▸ **TASK TO CARRY OUT**
Begin the copy at the line that contains "度数加深,眼镜坏了,在英国如何配框架眼镜?", end it at the last line of the entries below, keep every word exact, and include no pictures.

▸ **RECORDS SUPPLIED**
○ ○ ○ ○ ○ ○ ○
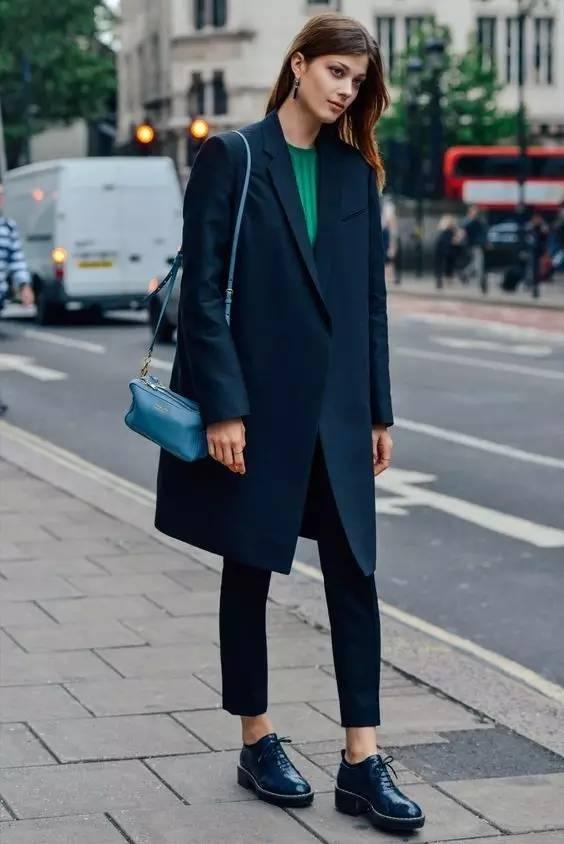 这三款平底鞋配大衣,经典又时髦,绝对是气场十足! 服饰潮流 图59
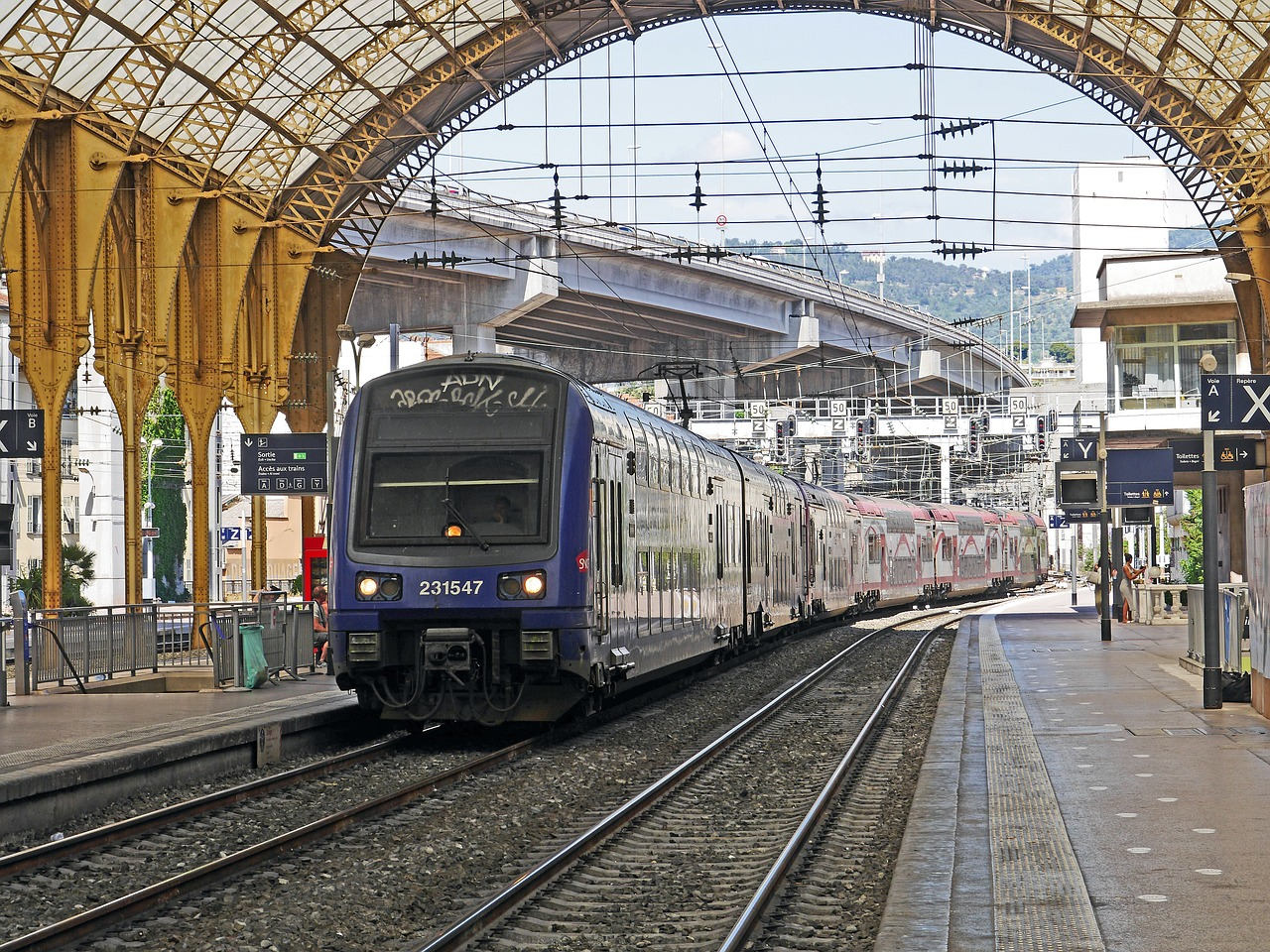 How To Get from Charles de Gaulle to Gare d'Austerlitz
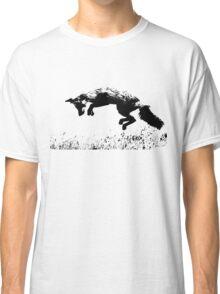 pouncing fox in the meadow Classic T-Shirt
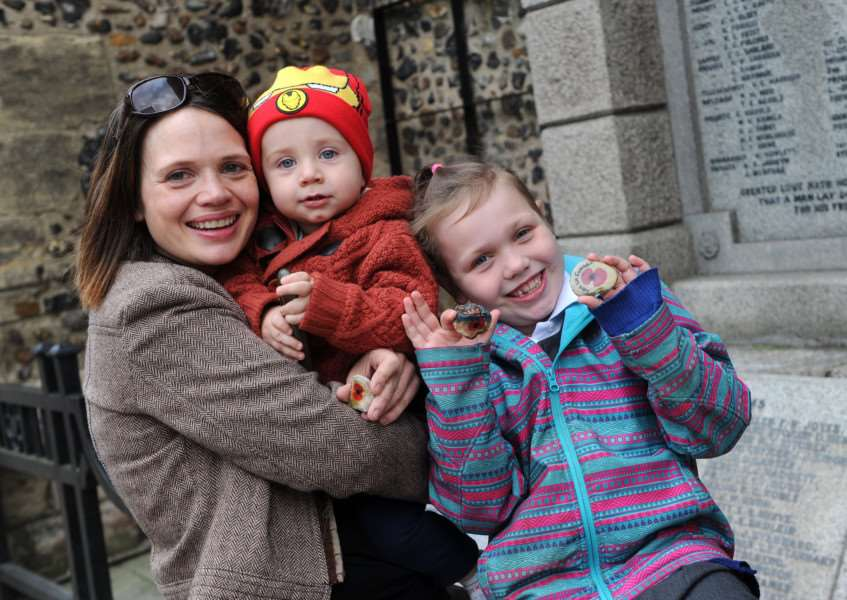 Penny Killian Anderson and her daughter, Livia (6), and son, Hugh (14 months), have been decorated stones for Remembrance Day and various schools in the area will be involved. '''''PICTURE: Mecha Morton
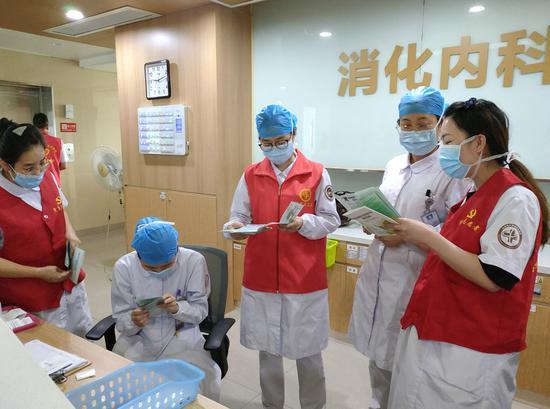 志愿者向医护人员宣传垃圾分类 陈爱君 摄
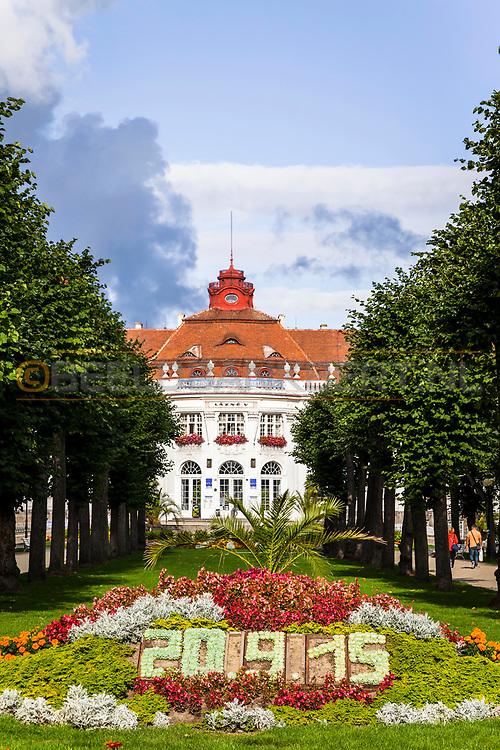 20-09-2015: Stadscentrum in Karlovy Vary (Karlsbad), Tsjechië. Foto: Alzbetiny Lazne (Spa V)
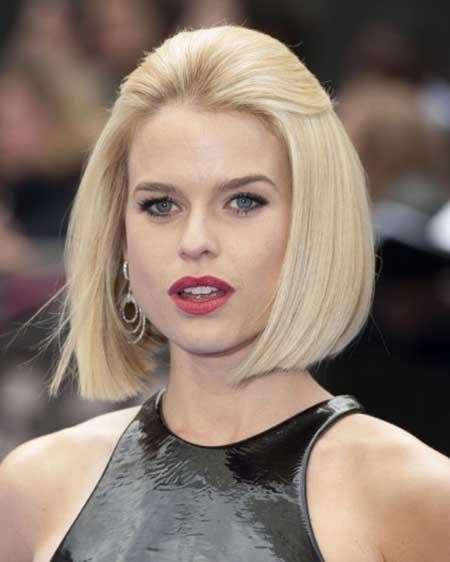 Short-Elegant-Blonde-Straight-Bob New Bob Hairstyles 2020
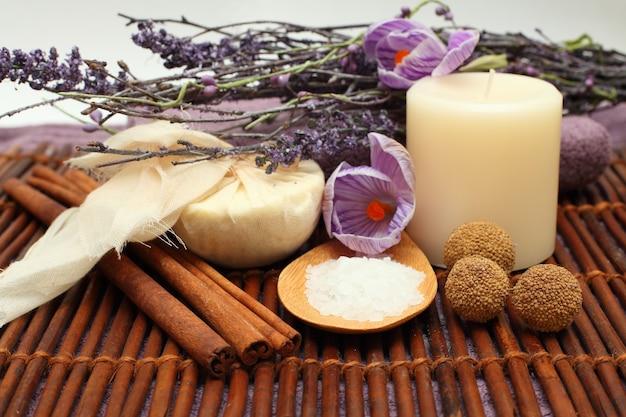 Aromathérapie - objets et fleurs spa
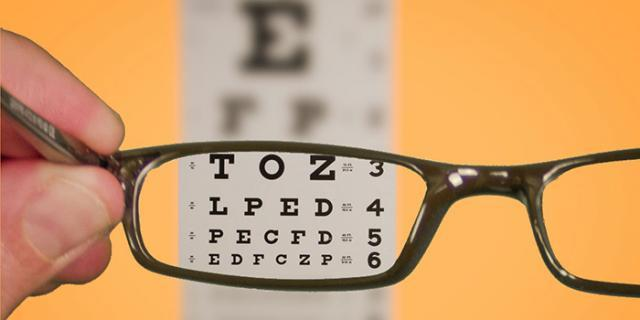 度数加深,眼镜坏了,在英国如何配框架眼镜?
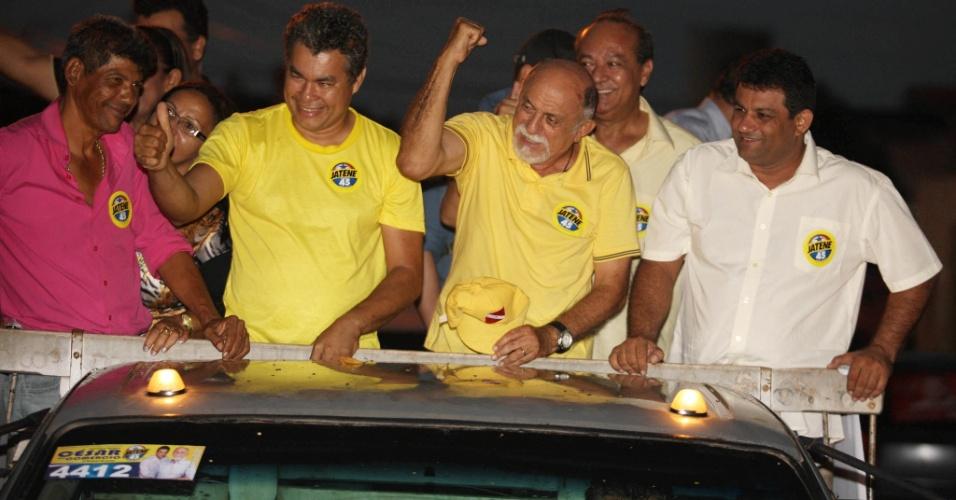 3.out.2014 - O governador do Pará e candidato à reeleição pelo PSDB, Simão Jatene, fez carreata acompanhado de lideranças políticas no município de Marabá, no Pará, nesta sexta-feira (3)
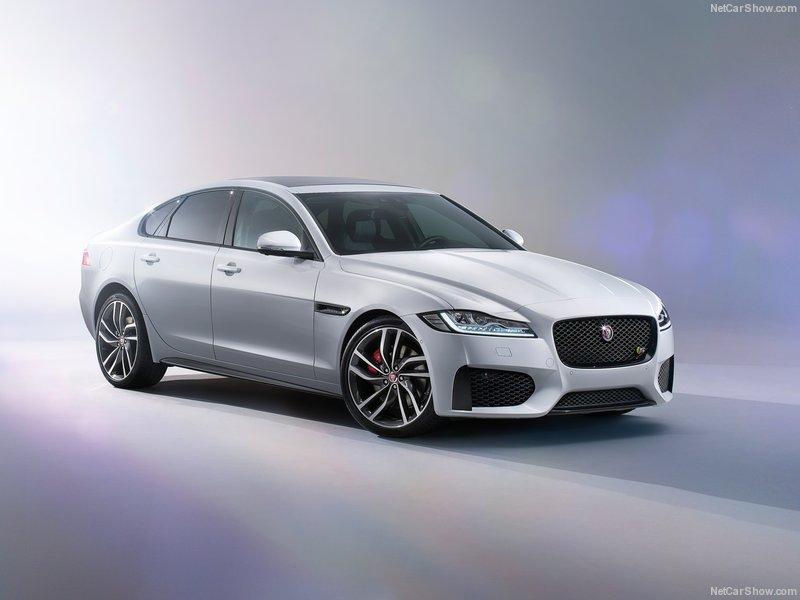 Jaguar-XF_2016_800x600_wallpaper_06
○ ○ ○ ○ ○ ○ ○
▸ **SOLUTION FOR THIS TASK**
 度数加深,眼镜坏了,在英国如何配框架眼镜?
 3.out.2014 - O governador do Pará e candidato à reeleição pelo PSDB, Simão Jatene, fez carreata acompanhado de lideranças políticas no município de Marabá, no Pará, nesta sexta-feira (3)
 Jaguar-XF_2016_800x600_wallpaper_06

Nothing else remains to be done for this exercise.